→ Objective
Take the line containing "Is it the case" and all lines after it to the end of the records, and output them exactly.

** BEGIN **

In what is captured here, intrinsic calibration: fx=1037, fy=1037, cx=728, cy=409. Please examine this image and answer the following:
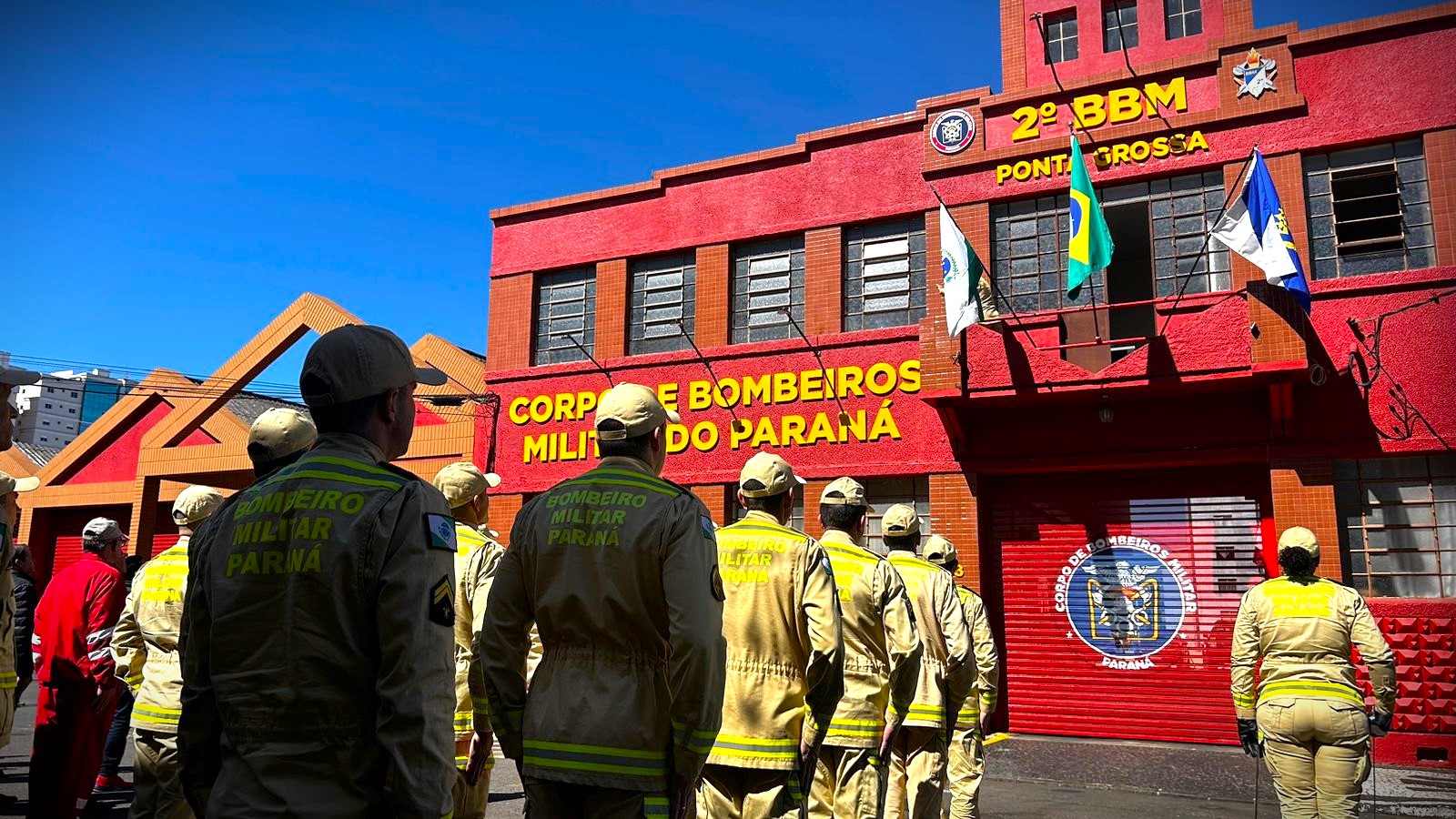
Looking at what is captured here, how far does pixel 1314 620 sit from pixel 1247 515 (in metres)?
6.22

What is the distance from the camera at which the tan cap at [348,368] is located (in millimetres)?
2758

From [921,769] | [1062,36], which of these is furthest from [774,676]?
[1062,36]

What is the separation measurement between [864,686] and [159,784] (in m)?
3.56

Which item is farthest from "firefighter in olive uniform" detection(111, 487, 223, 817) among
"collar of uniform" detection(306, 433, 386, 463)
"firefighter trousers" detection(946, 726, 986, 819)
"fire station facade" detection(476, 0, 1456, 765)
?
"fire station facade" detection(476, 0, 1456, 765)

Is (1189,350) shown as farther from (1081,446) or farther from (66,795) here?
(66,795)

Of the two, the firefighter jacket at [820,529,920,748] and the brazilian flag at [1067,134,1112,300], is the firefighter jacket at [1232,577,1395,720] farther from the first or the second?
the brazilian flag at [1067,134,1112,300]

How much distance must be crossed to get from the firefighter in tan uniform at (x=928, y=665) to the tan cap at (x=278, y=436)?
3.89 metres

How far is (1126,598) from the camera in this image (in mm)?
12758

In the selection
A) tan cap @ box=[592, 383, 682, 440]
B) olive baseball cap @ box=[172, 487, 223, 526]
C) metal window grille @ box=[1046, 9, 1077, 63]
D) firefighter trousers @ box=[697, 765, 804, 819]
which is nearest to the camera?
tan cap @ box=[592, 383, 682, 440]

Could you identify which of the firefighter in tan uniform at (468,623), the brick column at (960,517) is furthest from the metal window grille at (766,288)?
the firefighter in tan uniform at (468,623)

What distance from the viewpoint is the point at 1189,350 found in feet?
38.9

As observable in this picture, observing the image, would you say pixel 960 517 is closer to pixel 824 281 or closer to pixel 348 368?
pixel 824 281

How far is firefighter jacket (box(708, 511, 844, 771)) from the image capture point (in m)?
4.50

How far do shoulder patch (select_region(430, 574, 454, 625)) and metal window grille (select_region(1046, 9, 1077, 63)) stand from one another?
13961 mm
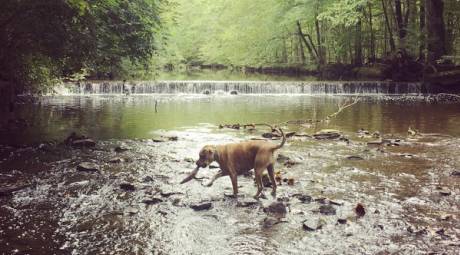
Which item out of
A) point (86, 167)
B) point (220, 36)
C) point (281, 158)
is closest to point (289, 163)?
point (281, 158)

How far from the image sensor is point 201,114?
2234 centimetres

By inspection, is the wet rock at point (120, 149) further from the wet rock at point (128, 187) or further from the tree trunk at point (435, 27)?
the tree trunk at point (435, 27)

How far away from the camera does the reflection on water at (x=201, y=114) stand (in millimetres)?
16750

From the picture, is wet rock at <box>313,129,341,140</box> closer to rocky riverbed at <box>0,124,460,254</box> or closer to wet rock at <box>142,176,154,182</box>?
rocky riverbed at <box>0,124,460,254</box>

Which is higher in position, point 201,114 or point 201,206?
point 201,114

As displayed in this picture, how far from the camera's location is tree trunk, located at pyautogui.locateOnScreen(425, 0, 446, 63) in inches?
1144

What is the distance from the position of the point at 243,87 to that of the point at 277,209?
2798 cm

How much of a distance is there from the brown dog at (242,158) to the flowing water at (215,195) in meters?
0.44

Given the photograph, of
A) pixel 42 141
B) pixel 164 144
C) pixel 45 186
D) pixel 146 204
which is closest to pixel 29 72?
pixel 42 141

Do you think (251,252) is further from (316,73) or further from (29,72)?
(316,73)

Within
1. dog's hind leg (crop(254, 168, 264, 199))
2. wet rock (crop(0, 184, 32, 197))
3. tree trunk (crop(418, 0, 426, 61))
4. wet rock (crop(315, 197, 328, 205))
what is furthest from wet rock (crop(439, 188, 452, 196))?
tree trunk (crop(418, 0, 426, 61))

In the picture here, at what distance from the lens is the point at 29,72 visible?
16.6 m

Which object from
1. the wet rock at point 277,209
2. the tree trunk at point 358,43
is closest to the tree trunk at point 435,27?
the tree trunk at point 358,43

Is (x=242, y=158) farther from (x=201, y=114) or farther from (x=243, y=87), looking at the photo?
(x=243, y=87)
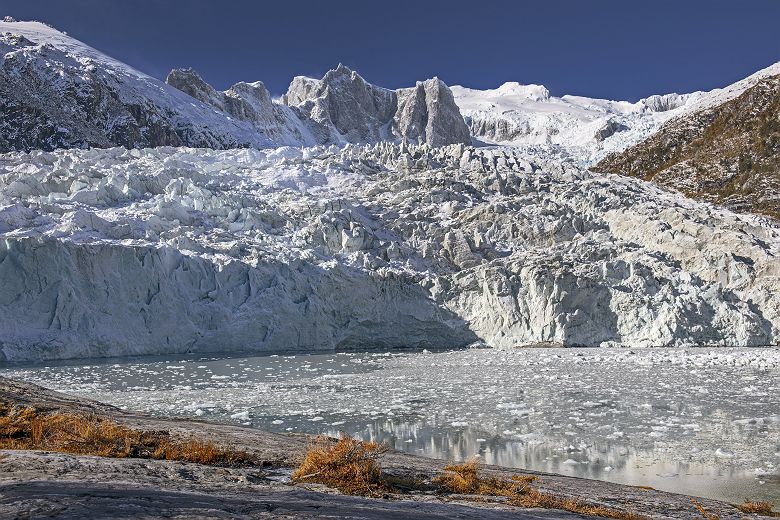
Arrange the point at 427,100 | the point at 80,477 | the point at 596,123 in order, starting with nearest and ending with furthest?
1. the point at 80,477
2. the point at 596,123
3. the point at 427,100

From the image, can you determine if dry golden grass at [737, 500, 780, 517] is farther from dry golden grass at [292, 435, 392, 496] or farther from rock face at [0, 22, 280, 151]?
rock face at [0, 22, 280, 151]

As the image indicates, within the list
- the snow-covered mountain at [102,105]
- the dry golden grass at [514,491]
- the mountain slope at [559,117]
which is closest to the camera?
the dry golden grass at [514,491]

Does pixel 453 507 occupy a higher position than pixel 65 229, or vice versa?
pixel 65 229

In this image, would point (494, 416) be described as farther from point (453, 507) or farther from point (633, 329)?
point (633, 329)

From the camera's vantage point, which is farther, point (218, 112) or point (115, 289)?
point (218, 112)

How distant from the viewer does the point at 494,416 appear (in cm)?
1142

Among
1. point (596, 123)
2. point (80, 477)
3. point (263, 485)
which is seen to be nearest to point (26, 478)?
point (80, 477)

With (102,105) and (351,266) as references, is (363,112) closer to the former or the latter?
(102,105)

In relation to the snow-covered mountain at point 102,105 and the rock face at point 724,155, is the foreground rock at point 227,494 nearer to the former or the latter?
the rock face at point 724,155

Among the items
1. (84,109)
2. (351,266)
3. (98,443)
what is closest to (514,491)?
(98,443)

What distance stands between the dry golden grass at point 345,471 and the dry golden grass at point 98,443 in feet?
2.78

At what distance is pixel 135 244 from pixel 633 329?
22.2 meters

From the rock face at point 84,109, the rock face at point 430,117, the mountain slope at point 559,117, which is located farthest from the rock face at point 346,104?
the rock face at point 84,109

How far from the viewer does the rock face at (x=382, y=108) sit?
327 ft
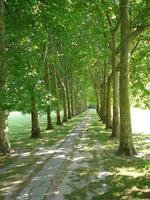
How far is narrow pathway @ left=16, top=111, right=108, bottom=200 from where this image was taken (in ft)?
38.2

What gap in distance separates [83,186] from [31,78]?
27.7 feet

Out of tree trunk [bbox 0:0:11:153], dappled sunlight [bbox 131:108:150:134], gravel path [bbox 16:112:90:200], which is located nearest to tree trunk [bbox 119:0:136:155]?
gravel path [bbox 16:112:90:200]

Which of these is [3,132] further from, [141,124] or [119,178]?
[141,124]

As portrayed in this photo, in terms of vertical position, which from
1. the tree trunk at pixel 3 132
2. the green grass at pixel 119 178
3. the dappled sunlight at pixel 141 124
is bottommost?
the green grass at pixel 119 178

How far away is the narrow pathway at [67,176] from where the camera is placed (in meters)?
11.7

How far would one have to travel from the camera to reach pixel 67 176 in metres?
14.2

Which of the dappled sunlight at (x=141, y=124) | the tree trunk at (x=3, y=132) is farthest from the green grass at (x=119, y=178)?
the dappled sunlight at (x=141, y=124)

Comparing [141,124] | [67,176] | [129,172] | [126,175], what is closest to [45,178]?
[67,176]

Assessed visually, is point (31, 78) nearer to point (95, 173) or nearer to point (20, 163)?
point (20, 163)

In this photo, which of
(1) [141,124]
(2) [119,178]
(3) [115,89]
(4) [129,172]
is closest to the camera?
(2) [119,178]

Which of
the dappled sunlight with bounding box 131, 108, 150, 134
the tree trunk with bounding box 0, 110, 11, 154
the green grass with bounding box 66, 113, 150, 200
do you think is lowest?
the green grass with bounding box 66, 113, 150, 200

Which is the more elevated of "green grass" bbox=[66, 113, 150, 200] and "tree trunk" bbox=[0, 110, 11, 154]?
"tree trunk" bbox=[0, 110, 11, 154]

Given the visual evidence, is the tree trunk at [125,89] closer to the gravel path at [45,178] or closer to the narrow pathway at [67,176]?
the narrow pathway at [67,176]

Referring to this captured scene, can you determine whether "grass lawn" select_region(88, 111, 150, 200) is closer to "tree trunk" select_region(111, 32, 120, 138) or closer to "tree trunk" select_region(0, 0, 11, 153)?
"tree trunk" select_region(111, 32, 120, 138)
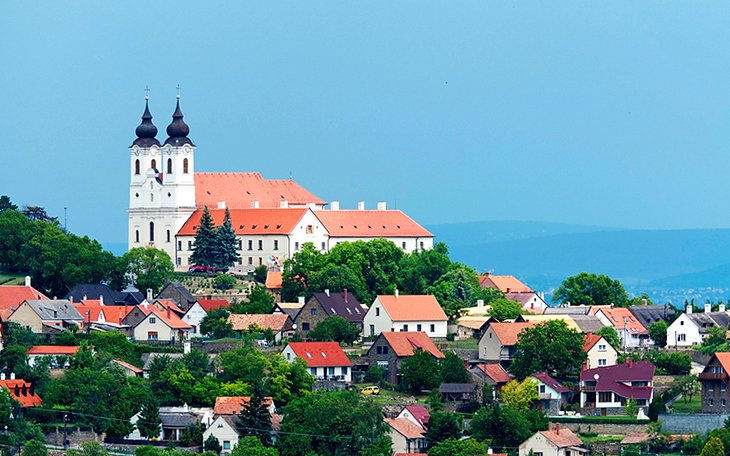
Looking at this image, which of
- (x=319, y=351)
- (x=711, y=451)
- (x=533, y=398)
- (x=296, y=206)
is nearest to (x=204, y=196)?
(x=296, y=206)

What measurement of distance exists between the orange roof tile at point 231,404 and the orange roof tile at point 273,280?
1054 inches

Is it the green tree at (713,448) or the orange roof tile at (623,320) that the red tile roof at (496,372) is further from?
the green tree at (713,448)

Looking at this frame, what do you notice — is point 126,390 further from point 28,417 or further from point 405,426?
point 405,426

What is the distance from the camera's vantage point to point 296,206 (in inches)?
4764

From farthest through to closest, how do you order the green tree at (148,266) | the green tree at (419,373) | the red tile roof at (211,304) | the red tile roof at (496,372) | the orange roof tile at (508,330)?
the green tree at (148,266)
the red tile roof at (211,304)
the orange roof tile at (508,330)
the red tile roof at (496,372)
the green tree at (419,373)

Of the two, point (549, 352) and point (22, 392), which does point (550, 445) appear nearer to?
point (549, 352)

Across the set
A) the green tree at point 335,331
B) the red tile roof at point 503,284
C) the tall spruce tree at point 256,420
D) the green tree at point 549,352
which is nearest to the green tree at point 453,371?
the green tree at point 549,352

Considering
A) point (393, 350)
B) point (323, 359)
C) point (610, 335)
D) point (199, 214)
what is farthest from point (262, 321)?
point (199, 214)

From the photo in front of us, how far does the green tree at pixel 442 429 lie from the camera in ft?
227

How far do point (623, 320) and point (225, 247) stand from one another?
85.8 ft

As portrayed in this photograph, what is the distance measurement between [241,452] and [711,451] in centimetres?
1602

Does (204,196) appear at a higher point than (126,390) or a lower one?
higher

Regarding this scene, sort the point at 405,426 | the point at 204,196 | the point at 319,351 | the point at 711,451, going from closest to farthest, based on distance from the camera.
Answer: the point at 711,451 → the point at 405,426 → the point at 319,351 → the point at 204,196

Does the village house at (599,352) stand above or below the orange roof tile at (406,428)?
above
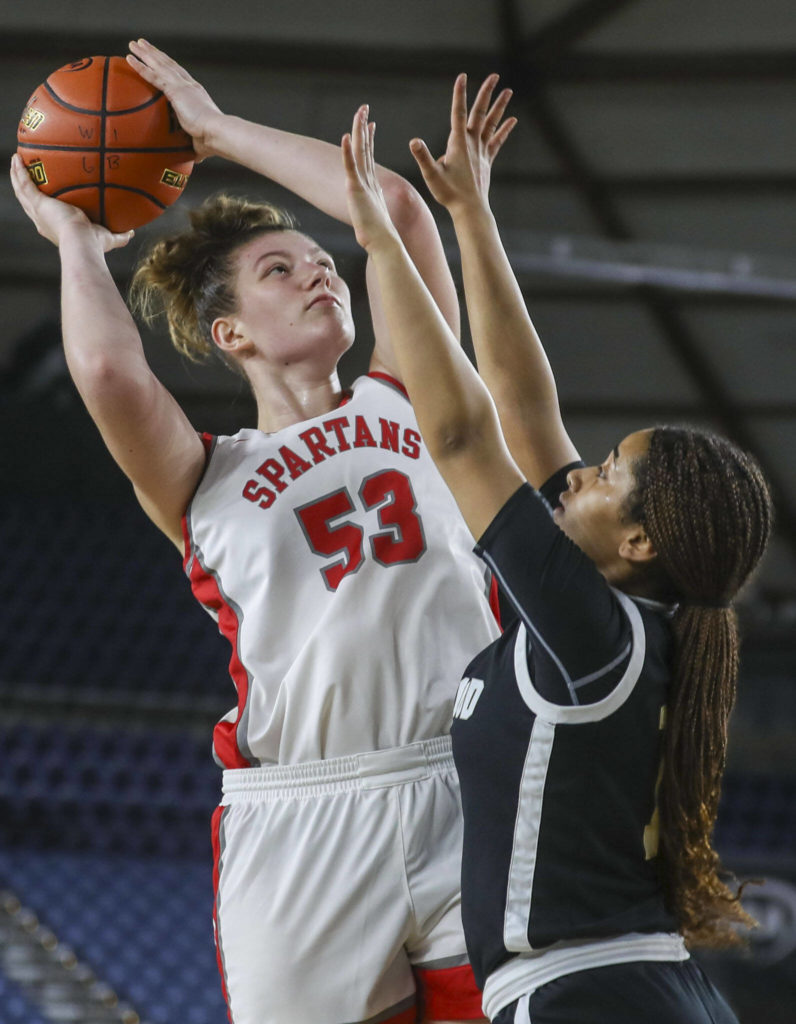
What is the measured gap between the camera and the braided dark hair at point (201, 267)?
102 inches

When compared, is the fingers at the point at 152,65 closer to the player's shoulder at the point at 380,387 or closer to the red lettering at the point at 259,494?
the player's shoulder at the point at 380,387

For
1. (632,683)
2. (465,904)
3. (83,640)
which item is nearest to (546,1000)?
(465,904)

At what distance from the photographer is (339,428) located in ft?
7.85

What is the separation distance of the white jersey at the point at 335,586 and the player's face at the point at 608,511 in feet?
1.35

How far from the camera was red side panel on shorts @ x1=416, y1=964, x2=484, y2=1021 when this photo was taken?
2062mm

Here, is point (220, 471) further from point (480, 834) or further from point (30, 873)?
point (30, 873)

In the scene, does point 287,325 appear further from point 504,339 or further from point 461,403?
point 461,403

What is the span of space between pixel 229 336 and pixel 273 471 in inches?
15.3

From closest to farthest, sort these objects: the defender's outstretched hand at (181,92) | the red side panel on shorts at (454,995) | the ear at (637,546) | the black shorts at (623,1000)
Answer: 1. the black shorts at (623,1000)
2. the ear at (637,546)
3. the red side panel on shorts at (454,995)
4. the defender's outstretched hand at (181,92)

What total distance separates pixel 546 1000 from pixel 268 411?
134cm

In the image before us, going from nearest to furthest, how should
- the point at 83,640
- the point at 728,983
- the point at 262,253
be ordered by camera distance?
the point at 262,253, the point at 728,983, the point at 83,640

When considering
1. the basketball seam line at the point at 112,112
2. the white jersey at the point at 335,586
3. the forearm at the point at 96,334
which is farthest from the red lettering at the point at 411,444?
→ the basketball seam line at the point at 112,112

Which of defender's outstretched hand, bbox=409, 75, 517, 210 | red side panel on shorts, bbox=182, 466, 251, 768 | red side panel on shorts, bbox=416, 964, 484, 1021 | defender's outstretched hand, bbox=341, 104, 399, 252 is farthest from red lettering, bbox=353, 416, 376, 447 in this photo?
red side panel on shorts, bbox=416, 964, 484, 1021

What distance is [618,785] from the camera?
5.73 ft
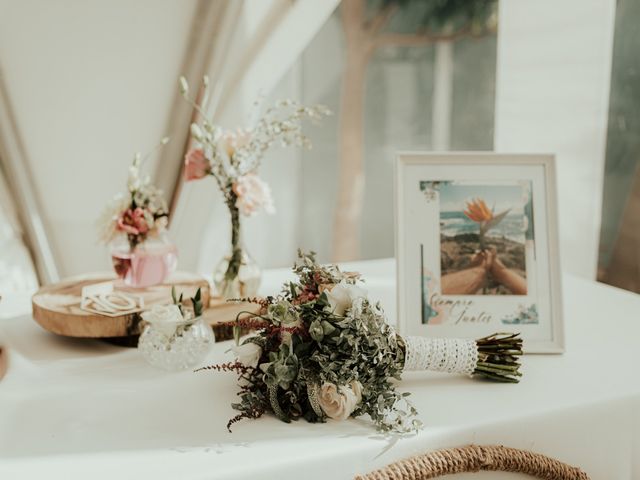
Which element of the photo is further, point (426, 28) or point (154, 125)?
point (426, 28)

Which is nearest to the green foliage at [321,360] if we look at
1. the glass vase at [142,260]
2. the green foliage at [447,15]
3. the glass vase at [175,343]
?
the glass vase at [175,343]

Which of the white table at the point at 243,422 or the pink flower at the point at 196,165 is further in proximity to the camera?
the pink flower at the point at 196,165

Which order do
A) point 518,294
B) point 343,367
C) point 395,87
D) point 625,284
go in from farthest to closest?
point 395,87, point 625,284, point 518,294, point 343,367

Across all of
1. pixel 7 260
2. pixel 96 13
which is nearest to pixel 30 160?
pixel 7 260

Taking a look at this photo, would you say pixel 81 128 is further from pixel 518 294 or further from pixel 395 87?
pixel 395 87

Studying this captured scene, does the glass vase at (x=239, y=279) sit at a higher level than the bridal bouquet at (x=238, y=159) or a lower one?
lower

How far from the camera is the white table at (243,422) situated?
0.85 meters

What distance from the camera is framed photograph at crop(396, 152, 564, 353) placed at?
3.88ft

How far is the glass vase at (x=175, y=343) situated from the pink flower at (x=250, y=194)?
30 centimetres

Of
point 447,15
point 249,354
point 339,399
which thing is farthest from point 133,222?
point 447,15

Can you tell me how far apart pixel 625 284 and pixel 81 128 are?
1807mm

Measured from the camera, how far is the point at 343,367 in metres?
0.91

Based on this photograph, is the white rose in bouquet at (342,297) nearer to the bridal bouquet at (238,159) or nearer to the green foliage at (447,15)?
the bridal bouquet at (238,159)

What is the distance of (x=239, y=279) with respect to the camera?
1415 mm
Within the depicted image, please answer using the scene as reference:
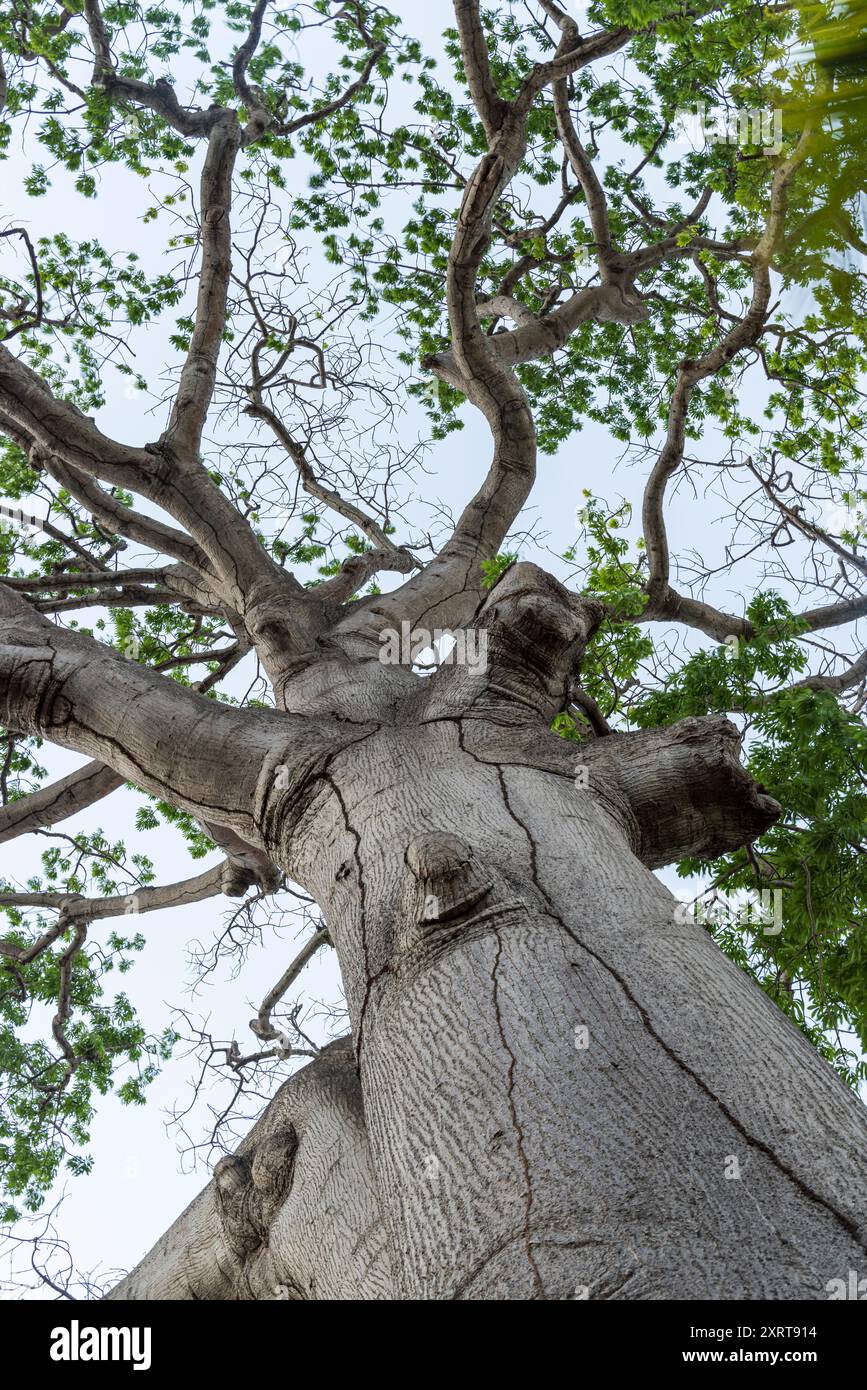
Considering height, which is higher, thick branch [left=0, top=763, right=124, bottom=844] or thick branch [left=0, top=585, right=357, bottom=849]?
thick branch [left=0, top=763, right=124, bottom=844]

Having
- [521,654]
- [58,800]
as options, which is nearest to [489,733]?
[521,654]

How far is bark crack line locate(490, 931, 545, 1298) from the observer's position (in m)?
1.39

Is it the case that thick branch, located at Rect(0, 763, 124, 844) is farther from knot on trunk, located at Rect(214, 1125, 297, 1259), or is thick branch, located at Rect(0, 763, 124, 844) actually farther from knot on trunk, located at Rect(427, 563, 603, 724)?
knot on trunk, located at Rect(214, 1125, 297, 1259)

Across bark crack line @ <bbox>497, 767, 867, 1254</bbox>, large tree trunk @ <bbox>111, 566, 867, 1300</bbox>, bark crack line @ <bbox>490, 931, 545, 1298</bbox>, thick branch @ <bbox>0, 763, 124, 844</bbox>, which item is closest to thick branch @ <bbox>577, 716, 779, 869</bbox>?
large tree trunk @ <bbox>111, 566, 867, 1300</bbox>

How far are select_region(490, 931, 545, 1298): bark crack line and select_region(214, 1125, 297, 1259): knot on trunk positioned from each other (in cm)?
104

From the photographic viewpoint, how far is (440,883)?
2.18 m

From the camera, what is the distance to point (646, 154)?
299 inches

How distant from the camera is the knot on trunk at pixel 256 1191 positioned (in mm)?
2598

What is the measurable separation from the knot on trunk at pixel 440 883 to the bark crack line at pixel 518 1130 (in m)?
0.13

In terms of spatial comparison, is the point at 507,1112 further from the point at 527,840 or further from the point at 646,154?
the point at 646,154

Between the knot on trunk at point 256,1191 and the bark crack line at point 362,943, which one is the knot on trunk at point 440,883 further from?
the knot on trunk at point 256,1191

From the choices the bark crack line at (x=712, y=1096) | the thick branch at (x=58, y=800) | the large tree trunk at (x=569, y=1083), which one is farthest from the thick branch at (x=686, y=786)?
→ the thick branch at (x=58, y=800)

** END **

→ Response
Is it the case that thick branch, located at Rect(0, 763, 124, 844) is farther from knot on trunk, located at Rect(214, 1125, 297, 1259), or is thick branch, located at Rect(0, 763, 124, 844) actually farther from knot on trunk, located at Rect(427, 563, 603, 724)?
knot on trunk, located at Rect(214, 1125, 297, 1259)

Across bark crack line @ <bbox>497, 767, 867, 1254</bbox>, large tree trunk @ <bbox>111, 566, 867, 1300</bbox>, bark crack line @ <bbox>490, 931, 545, 1298</bbox>, thick branch @ <bbox>0, 763, 124, 844</bbox>, which item is closest to thick branch @ <bbox>577, 716, 779, 869</bbox>?
large tree trunk @ <bbox>111, 566, 867, 1300</bbox>

How far are select_region(490, 931, 545, 1298): bark crack line and select_region(214, 1125, 297, 1259): knot on trunk positioned from each other (in cm)?
104

From the photographic viewpoint, how far is (440,883)?
2.18 m

From the camera, what is the distance to point (646, 154)?
299 inches

How distant from the camera is the knot on trunk at pixel 256 1191 positioned (in mm)?
2598

What is the measurable separation from the knot on trunk at pixel 440 883 to the bark crack line at pixel 518 1130 (in m)?
0.13

In terms of spatial comparison, is the point at 507,1112 further from the point at 527,840 or further from the point at 646,154?
the point at 646,154

Between the knot on trunk at point 256,1191 and the bark crack line at point 362,943, which one is the knot on trunk at point 440,883 further from?
the knot on trunk at point 256,1191

From the choices the bark crack line at (x=712, y=1096) | the thick branch at (x=58, y=800) | the large tree trunk at (x=569, y=1083), which one is farthest from the thick branch at (x=686, y=786)?
→ the thick branch at (x=58, y=800)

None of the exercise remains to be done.